Https challenge for certificate renewal


#1

I generate/renew my certificates using the challenge by running: “letsencrypt-auto certonly -a manual …”

But my domains normally redirect all http requests to https, so I’ve been temporarily disabling that redirect when doing the challenge so that it succeeds from http, which is a bit annoying.

Is there any way I can complete the challenge using https directly, to save myself this trouble? Is this what the TLS-SNI-01 challenge is for? Do I just pass some command-line flag to letsencrypt-auto?

Thanks for the help!


#2

The manual authenticator only works with the http-01 challenge. At the moment, in the official client, the tls-sni-01 challange is only used by the apache and standalone authenticators.

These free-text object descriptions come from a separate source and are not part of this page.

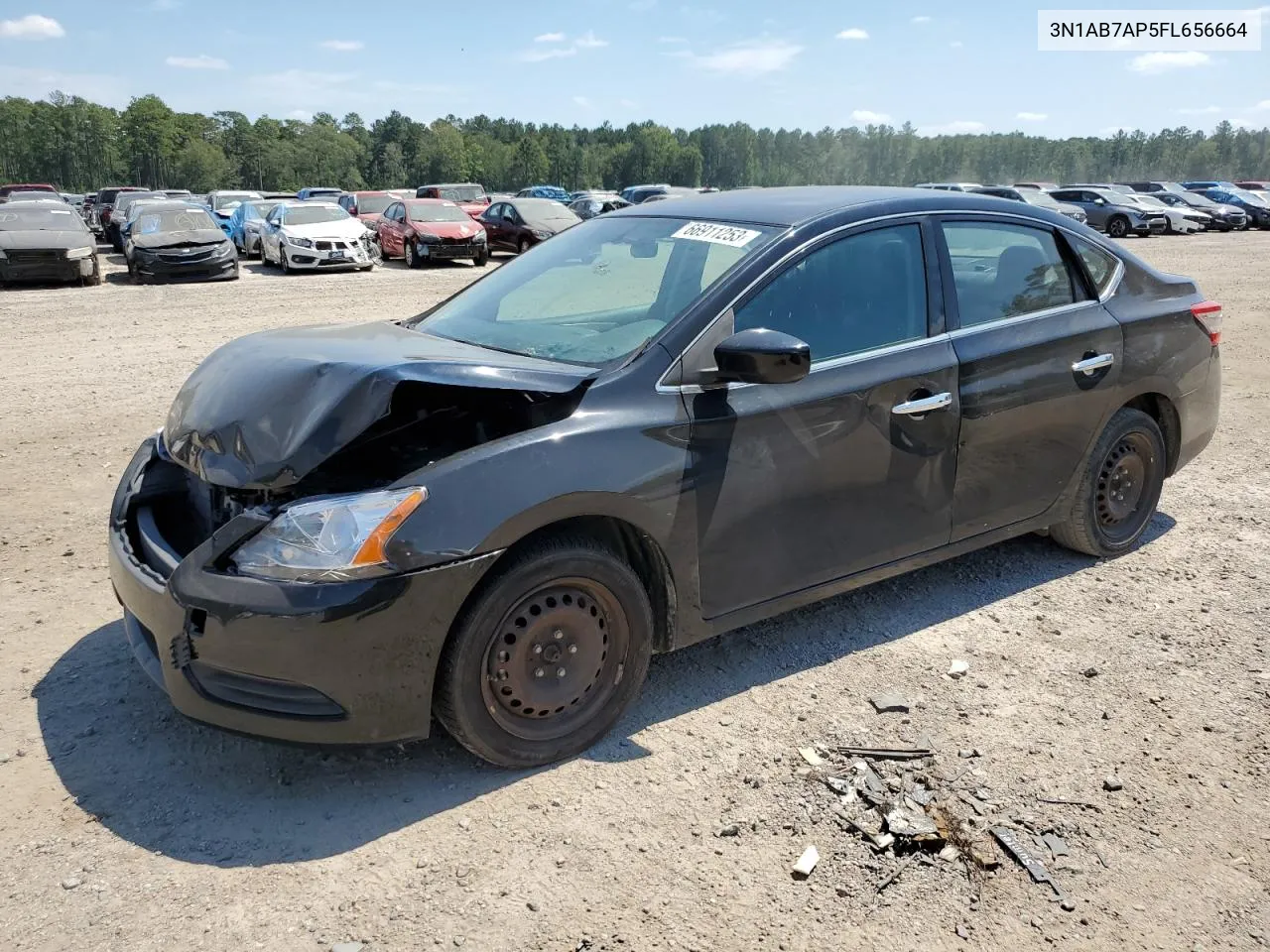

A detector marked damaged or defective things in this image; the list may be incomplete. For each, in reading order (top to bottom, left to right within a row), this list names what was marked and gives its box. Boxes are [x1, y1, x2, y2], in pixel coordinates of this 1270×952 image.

crumpled hood [162, 324, 594, 492]
damaged front bumper [107, 438, 500, 746]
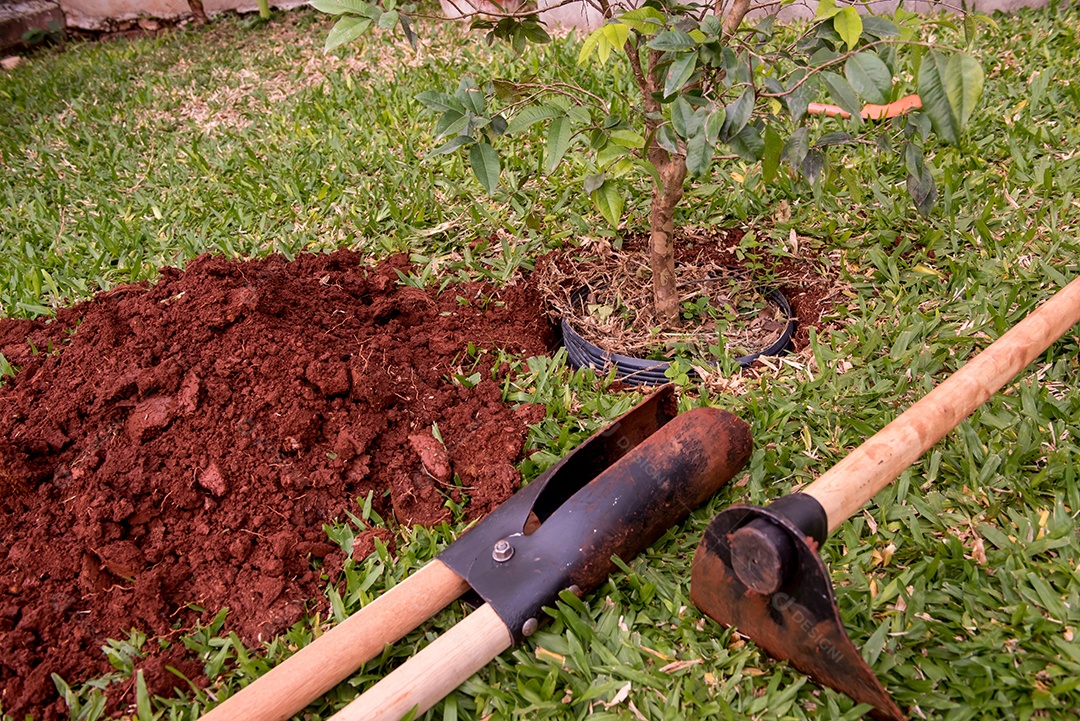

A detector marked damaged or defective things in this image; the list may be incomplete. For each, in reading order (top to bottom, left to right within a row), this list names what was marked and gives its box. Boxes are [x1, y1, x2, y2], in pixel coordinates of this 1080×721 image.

rusty hoe [202, 386, 756, 720]
rusty hoe [692, 278, 1080, 720]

Perhaps you can use a HTTP to HTTPS redirect as the following:

RedirectMatch permanent ^(?!/\.well-known/acme-challenge/).* https://example.com$0

?


#3

The challenge verification code follows redirects (HTTP 301 and 302) from HTTP to HTTPS, so that should work just fine. Make sure you’re redirecting to a URL that actually serves the challenge token (and not back to /or something like that).


#4

Just bumped into this myself… is it more difficult than simply attempting to fetch the challenge string with the unique URL from both http and https before failing?


#5

Yes, there’s security issues over using HTTPS for this (except when following a redirect). Mainly that on a shared server with only some site HTTPS enabled, requests for one that isn’t could be sent to the default HTTPS site.


#6

Thanks! I just had the opportunity to try this out and it does indeed work without a hitch, much to my relief!